Gambling and suicide
Suicide is a tragedy and extremely complex, and most of the time there is no single event or factor that leads someone to take their own life. Gambling disorder and self-harm are both serious subjects and deserve to be treated seriously.
That is why we are concerned about figures from the now closed Public Health England which are often quoted as fact. We do not recognise their figure of 409 suicides each year because it is based on an extrapolation of a small Swedish study of 2,099 people, and the study’s authors specifically said it should not be applied to other countries. The Department of Health and Social Care has now admitted that PHE made a fundamental "mistake" in its calculation.
The UK has a well-established, robust system of regulation dating back to the 1960s when betting shops were first legalised. The Gambling Commission has far-reaching investigation and enforcement powers and can and does impose tough financial sanctions against operators that fail to comply with their licence conditions. To further protect customers, the BGC has called for the creation of an independent ombudsman to address concerns around customer redress. We believe the Ombudsman should be mandatory for all gambling licence holders.
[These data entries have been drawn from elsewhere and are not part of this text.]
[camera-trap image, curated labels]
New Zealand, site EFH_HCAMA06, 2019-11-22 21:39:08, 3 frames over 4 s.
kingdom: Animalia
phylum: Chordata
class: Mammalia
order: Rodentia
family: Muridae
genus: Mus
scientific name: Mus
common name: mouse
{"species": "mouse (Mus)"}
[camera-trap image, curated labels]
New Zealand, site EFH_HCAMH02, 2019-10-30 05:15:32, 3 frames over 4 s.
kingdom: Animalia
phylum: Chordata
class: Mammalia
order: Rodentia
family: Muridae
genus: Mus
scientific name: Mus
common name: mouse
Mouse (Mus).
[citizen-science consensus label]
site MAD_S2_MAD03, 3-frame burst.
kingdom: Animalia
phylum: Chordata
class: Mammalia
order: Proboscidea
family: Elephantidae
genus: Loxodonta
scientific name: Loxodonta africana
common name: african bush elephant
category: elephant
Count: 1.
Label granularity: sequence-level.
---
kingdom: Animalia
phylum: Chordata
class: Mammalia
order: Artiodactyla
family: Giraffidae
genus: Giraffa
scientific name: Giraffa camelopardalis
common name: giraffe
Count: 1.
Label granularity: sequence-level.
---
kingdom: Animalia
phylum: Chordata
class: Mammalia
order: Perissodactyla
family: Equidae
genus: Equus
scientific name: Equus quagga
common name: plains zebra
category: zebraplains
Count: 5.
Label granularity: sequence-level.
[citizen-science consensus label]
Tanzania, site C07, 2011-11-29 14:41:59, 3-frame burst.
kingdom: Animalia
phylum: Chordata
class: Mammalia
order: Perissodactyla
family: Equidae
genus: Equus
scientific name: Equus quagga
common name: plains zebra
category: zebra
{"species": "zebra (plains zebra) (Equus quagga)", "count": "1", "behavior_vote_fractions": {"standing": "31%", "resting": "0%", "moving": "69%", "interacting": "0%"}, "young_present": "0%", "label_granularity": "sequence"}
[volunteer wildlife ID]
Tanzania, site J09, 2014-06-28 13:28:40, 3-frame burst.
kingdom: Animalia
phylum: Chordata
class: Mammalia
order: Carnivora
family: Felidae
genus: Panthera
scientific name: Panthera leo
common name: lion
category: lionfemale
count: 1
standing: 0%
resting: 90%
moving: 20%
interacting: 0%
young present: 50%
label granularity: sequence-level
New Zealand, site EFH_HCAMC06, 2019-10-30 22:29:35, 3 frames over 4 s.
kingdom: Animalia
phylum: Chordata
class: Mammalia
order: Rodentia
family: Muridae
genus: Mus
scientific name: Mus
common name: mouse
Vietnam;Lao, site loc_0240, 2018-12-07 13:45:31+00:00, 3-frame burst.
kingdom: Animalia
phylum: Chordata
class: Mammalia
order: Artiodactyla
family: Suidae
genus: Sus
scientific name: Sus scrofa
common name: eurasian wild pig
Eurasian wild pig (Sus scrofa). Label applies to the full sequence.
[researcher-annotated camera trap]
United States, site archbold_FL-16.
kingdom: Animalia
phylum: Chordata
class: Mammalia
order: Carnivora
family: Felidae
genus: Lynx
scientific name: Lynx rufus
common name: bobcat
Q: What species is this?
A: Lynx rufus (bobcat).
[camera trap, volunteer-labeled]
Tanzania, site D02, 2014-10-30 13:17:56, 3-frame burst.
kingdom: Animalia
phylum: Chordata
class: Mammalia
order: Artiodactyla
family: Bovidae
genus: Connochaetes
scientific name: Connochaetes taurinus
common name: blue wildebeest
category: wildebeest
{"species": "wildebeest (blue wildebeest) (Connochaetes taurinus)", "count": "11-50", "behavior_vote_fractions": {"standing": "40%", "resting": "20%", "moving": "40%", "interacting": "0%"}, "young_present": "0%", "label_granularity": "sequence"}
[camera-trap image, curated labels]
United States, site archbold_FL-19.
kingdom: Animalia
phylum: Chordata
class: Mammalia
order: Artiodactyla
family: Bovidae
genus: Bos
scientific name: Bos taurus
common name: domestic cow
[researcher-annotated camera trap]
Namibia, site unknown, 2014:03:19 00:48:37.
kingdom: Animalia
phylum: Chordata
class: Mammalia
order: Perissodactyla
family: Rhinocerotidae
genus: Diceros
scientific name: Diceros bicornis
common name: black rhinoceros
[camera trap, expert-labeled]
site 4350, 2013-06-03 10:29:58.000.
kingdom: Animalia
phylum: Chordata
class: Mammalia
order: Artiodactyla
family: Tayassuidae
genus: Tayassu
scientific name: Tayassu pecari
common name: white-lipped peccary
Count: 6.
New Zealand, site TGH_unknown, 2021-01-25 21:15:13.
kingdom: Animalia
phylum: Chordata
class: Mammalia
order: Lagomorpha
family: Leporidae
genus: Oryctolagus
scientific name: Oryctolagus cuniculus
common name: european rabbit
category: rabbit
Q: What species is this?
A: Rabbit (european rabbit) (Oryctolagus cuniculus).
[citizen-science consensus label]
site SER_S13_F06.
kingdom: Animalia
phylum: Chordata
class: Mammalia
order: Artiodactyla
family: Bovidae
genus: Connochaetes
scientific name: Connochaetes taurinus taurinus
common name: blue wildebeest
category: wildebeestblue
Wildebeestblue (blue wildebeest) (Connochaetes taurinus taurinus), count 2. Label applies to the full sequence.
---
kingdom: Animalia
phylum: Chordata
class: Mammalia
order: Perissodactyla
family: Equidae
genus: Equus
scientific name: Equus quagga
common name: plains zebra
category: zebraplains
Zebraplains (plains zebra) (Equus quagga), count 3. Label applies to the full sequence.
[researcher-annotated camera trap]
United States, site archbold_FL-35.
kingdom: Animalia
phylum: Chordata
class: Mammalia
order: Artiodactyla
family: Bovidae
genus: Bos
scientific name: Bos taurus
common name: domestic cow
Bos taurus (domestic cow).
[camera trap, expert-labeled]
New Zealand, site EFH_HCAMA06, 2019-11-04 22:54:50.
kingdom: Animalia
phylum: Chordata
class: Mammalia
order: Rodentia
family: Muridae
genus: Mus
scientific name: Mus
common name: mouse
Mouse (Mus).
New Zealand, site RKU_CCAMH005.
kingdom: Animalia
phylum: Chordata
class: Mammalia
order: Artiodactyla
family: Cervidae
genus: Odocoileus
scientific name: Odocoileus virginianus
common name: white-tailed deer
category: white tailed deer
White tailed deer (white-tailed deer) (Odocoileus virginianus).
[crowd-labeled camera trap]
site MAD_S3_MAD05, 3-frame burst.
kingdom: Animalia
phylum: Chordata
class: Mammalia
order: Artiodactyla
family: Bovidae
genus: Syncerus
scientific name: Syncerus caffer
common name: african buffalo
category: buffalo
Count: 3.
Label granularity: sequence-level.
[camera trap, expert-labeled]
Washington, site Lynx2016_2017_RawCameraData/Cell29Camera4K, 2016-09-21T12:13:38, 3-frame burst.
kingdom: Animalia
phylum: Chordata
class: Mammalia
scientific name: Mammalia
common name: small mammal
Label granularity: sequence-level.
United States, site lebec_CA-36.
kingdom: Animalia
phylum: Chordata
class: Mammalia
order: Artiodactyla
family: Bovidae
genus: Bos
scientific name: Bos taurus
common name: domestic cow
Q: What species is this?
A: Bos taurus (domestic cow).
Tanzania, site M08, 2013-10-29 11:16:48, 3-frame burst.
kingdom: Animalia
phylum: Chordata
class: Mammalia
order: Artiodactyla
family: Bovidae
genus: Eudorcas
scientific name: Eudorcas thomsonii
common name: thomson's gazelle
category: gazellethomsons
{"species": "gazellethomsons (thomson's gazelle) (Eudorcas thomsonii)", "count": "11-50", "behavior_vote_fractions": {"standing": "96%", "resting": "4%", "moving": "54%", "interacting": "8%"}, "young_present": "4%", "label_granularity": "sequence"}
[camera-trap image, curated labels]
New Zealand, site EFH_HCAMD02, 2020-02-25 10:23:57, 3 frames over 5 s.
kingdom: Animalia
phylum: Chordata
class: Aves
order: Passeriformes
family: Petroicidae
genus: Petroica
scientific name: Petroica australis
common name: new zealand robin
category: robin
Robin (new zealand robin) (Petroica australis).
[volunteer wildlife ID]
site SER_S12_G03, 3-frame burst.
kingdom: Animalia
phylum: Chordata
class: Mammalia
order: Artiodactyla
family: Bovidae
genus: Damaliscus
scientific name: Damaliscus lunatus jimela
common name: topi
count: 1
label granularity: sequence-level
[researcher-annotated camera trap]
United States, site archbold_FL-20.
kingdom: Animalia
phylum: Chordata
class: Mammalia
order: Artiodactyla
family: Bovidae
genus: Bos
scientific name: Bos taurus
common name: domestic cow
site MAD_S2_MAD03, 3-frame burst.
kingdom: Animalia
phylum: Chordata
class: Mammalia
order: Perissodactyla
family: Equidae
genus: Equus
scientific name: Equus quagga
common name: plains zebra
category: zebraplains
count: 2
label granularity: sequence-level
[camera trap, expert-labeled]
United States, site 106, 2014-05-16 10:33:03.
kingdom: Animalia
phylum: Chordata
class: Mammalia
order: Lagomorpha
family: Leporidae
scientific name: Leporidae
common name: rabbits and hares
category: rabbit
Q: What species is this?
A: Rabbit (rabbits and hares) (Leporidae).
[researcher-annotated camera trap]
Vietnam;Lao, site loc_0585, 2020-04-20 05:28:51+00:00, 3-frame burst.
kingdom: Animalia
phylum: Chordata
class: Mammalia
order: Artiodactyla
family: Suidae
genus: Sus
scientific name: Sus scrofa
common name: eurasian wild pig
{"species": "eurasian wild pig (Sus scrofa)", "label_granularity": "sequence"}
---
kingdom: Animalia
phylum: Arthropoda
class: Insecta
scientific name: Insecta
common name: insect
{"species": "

Gambling reform and the White Paper
We welcomed the launch of the gambling review in 2020 and we have engaged constructively with stakeholders throughout the process. Our view has always been that change is needed but ministers must strike the right balance, protecting the most vulnerable, while ensuring the millions who enjoy a flutter have the freedom to do so without state intrusion. It’s vital that we get this reform right, not just for our industry and the tens of thousands of jobs it supports, but for the future funding of racing and other sports. That’s why we want to see the White Paper published as soon as possible. It is not in our members’ interests to delay it.
The BGC is in favour of targeted spending checks focussed on the minority of problem gamblers and those vulnerable to harm. But we do not support the suggestion of blanket affordability checks. Multiple survey’s have found punters reject these checks and find them intrusive, and worryingly, they could be driving customers to do the unregulated black market.